=== ЗАДАЧА ДЛЯ РЕШЕНИЯ ===
Пожалуйста, соберите все строки из пунктов ниже, в которых встречается слово «bumper».

----------------

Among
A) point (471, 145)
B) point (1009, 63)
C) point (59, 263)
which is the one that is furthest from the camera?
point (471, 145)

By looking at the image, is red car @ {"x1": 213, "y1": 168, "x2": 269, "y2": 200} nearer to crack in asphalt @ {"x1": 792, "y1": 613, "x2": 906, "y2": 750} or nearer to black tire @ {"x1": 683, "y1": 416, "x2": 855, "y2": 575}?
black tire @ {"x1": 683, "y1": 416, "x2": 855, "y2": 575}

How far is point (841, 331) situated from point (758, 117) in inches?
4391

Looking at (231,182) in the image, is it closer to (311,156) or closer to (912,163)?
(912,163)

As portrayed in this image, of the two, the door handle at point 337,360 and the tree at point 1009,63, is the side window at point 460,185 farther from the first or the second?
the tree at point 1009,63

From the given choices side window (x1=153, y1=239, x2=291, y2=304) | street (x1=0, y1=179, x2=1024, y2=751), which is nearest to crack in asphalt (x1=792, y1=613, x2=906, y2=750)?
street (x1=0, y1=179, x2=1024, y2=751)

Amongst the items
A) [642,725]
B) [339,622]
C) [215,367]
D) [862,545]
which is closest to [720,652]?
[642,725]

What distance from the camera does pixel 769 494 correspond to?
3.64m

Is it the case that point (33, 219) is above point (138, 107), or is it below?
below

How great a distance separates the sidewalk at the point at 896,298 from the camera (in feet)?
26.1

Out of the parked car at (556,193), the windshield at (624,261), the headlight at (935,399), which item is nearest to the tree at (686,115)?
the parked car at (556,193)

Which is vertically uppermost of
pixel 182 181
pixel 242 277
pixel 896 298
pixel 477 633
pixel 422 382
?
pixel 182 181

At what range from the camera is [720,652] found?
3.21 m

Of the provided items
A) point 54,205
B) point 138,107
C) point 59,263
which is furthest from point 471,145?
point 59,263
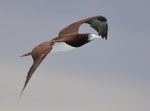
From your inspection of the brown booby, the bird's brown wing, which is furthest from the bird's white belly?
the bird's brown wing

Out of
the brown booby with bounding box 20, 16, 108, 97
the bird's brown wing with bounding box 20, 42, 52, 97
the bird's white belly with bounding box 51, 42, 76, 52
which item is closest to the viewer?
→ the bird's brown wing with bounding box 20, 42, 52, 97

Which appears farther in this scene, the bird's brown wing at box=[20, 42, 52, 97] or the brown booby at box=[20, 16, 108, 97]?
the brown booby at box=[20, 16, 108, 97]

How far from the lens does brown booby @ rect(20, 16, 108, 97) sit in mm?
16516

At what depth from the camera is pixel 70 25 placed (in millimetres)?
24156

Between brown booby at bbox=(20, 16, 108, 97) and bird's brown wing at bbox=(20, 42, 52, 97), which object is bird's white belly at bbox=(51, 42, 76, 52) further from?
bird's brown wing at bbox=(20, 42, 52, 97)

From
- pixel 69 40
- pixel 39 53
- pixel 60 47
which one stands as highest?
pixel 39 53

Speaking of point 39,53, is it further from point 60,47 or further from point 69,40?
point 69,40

----------------

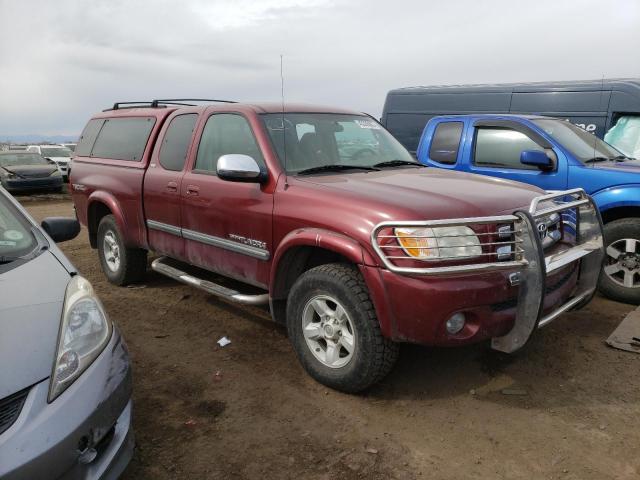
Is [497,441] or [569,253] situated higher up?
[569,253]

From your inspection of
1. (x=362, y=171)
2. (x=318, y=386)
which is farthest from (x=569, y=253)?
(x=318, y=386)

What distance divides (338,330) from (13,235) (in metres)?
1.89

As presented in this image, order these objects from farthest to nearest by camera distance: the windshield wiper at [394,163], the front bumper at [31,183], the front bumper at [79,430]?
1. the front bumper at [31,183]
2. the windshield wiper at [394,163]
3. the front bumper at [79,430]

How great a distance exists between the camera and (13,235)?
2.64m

----------------

=== ВЫПОЛНЕННОЕ ЗАДАНИЕ ===
As presented in this image, order these objects from farthest to nearest by camera distance: the windshield wiper at [394,163], the front bumper at [31,183], the front bumper at [79,430]?
1. the front bumper at [31,183]
3. the front bumper at [79,430]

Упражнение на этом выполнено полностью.